## Excerpt
Amid the twin issues of Caste Census and Sub-categorization of reservation of SCs/STs and ‘creamy layer’ among SCs, it must be remembered that caste issues have always been tweaked and twisted by politicians for their windfall gains to fortify their political positions in the name of social justice.
Sub-Categorization of Reservation
Why sub- categorization within SCs on the first place? Is there any difference in discrimination and violence that they face being Dalits between the dominant Dalits and the other sub-castes from the same community. They have always been treated alike. It is only a matter of creating skirmishes and apprehensions within the sub-SCs. Flaunting promises of social justice and reshaping reservation policy sounds fascinating but have hardly served any purpose in development and mainstreaming of Dalits. Speaking of sub-categorization of the SCs the upward mobility might be different for different sub castes among Dalits but the stigma attached with concept of untouchability in society is same for all Dalits. More so the Supreme Court came up with the verdict/ruling without any proper research and data in hand and without the definition of ‘creamy layer’, which make it completely unjustified. Sub-categorization of reservation can be justified only if it ensures uplift of least deprived Dalit not merely have purpose to attain political goals.

## Written tasks
[1] Answer these from the excerpt:
(a) According to the opening sentence, why have politicians tweaked and twisted caste issues?
(b) What does the excerpt say is the same for all Dalits?
(c) What did the Supreme Court lack when it issued its ruling, according to the excerpt?
[2] Translate this sentence from the excerpt into French: "They have always been treated alike."
[3] Reproduce the passage of the excerpt between "Amid the twin" and "of social justice.", inclusive.

## Collected material

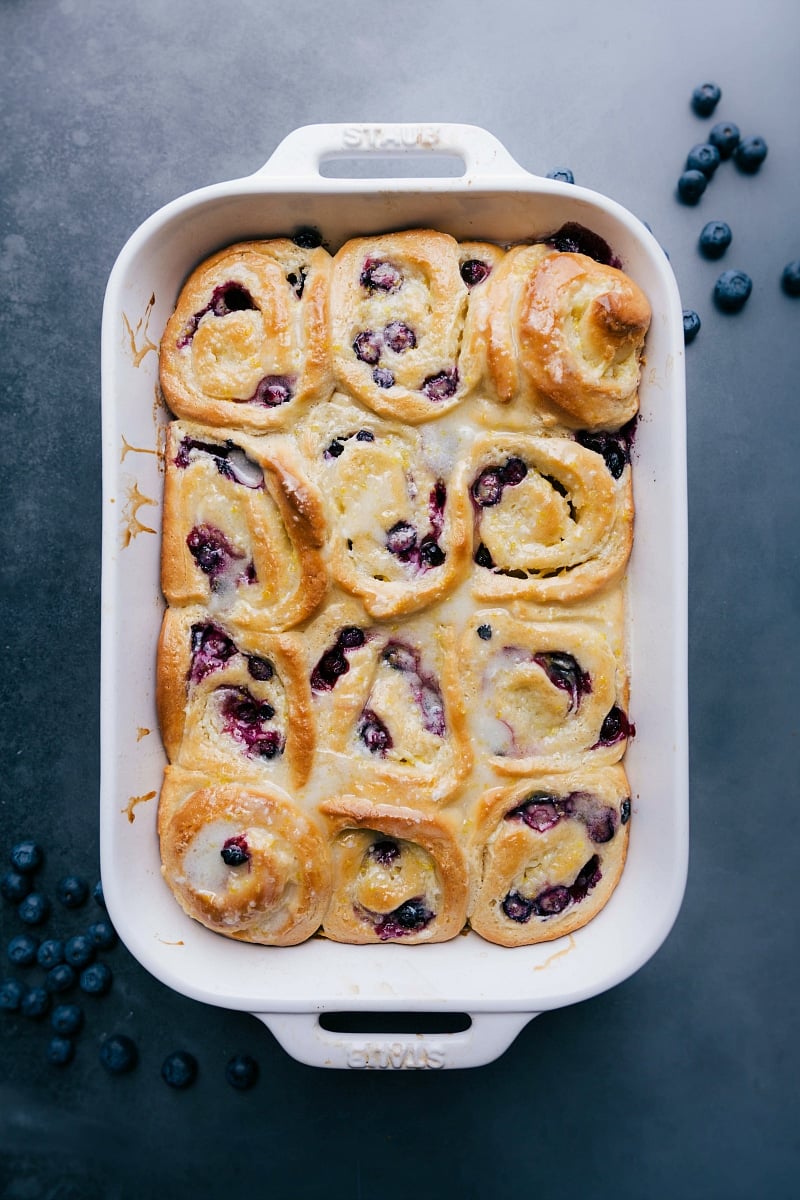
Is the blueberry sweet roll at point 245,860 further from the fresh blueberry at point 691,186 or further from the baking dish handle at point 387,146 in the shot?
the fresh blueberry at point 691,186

## Outputs by task
[1]
(a) For their windfall gains, to fortify their political positions in the name of social justice.
(b) The stigma attached with the concept of untouchability in society.
(c) Proper research and data in hand, and a definition of "creamy layer."

[2] Ils ont toujours été traités de la même manière.

[3]
Amid the twin issues of Caste Census and Sub-categorization of reservation of SCs/STs and ‘creamy layer’ among SCs, it must be remembered that caste issues have always been tweaked and twisted by politicians for their windfall gains to fortify their political positions in the name of social justice.